This is called a super-elastic collision. It is not physically impossible - in a sense, it's just the reverse of an inelastic collision, and by following that reasoning, you can then easily come to understand how it's possible. Here's how it goes.
- In an inelastic collision, the energy after collision is lower than the energy before. You still have a conservation of energy problem, just in the "other direction". But of course we know that conservation of energy is still valid, even though these kinds of collisions exist in great abundance in our world. So there's got to be an answer.
The answer? The "disappearing" energy goes into internal energy in the objects (or to some external, non-kinetic sink, e.g. sound waves.). Mostly, this is in the form of heat, causing a slight elevation of the temperature.
Hence, what must a super-elastic collision involve? Logically, by simply turning this around, it means some internal energy must "go out" and become external energy, i.e. kinetic energy. (Or equivalently in mathematical terms, the objects "absorb" negative energy during the collision, which is equivalent to turning the direction of energy transfer around, just as me giving you negative money means you paying me positive money.)
Now, of course, because of the second law of thermodynamics (the law of increasing entropy), it is "exceedingly unlikely" (in a sense that can be made very precise) for the energy source here to be the same kind of energy - i.e. internal thermal energy - where the energy goes following an inelastic collision. Instead, for it to happen within the lifetime of any being within the observable universe, some sort of low-entropy energy must be present within the objects prior to collision that is ripe for conversion to mechanical energy.
One example may be to imagine the balls' surfaces coated with a thin layer of mild explosive for which the initial impact force is just enough to trigger the chemical reactions that release the explosive energy, while also not being powerful enough to outright shatter the balls so that the analysis is still meaningful, and also that its contribution to the masses of the balls is negligible, so that when it cooks off the masses can be treated as the same after collision. But there's many other ways to arrange it, too: it doesn't matter how, just as long as the relevant conversion of the internal energy is possible.
Or, in short: the objects are "powered" in some fashion.

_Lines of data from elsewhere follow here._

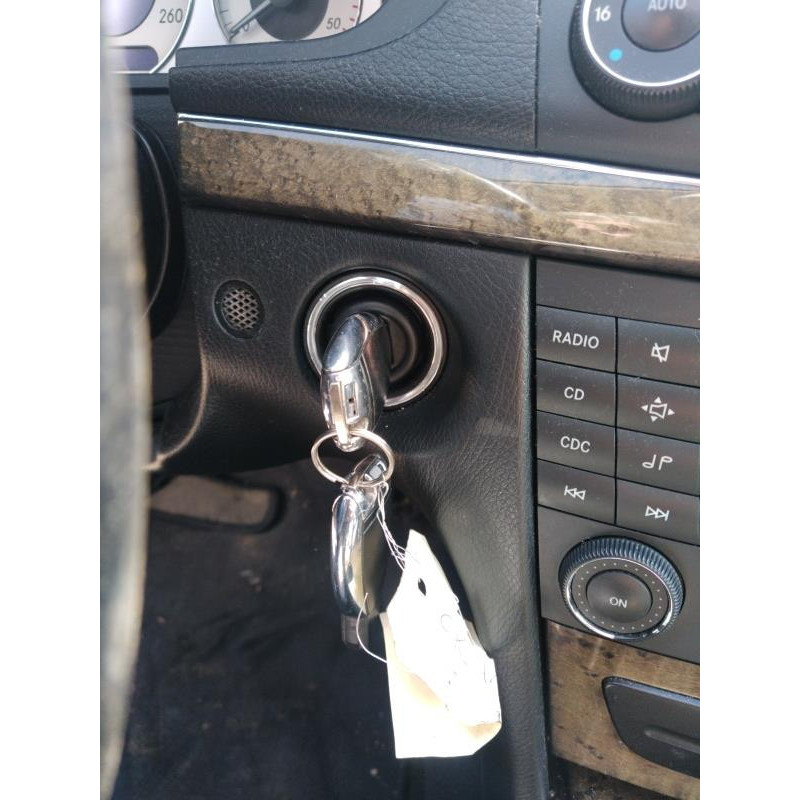 Bloc ABS (freins anti-blocage) MERCEDES CLASSE E 211 Photo n°16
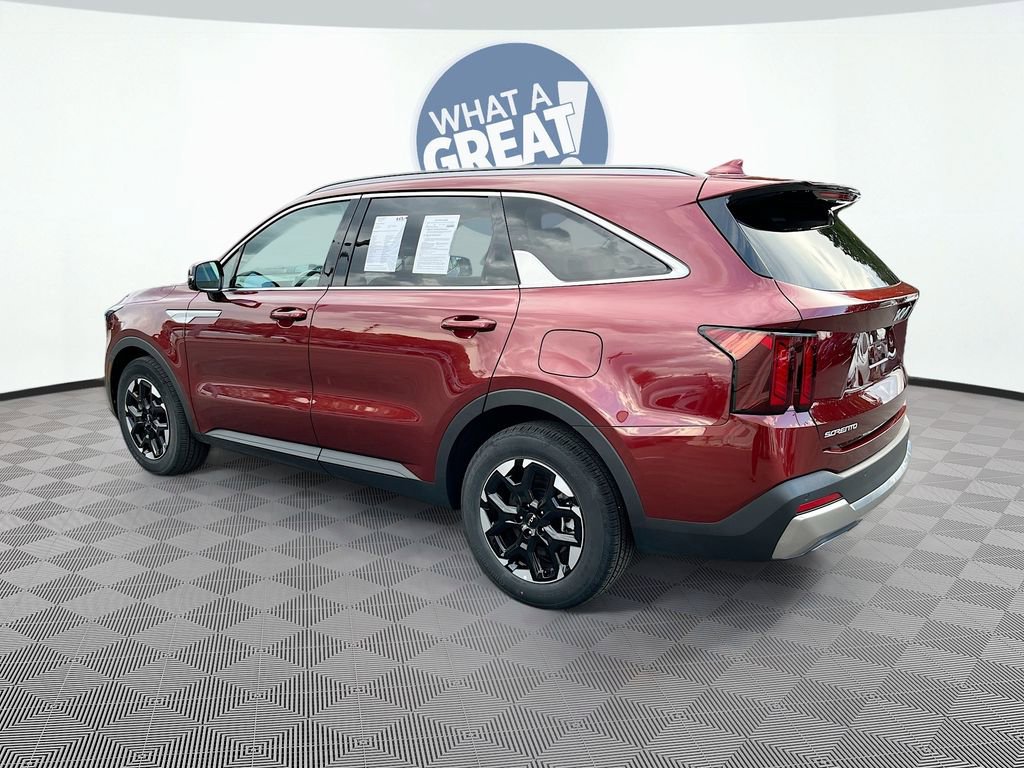 Certified 2025 Kia Sorento S w/ Panoramic Sunroof Package image 8
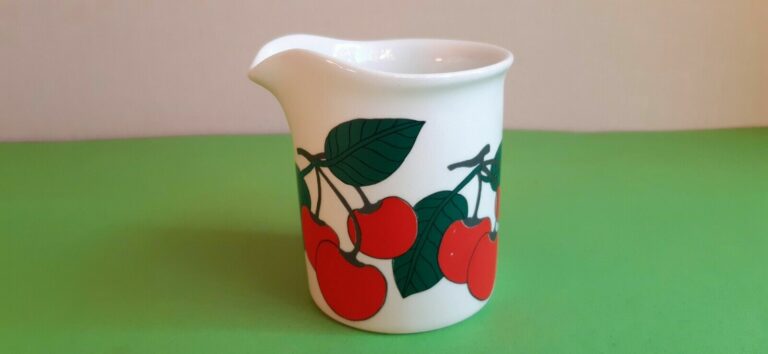 Read more about the article ARABIA Finland Kirsikka Creamer Milk Jug pitcher Cherry Antique Vintage Tea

Of course, this is just the practical way. If we want to seriously entertain the profound way, then we can return to my comment regarding the second law of thermodynamics, and imagine the exact time-reversal, even all the way down to the microscopic level, of ordinary balls undergoing inelastic collision. While we can't realistically arrange for this (see "extremely unlikely"), it is not prohibited by the laws of physics of our world as far as we understand them, because they are time-symmetric, so the reverse evolution will be generated by the same laws as the forward one. In this case, when the balls come back together, the thermal jiggling of their atoms will all happen to conspire by sheer happenstance "just right" so as to give them a "kick" from that internal thermal energy at that point of collision, that is enough to send them out with greater kinetic energy than when they came in (and cooling them down proportionately by the needed amount). Again, it's still conversion of an internal reservoir ... just now the one that "isn't supposed to" happen.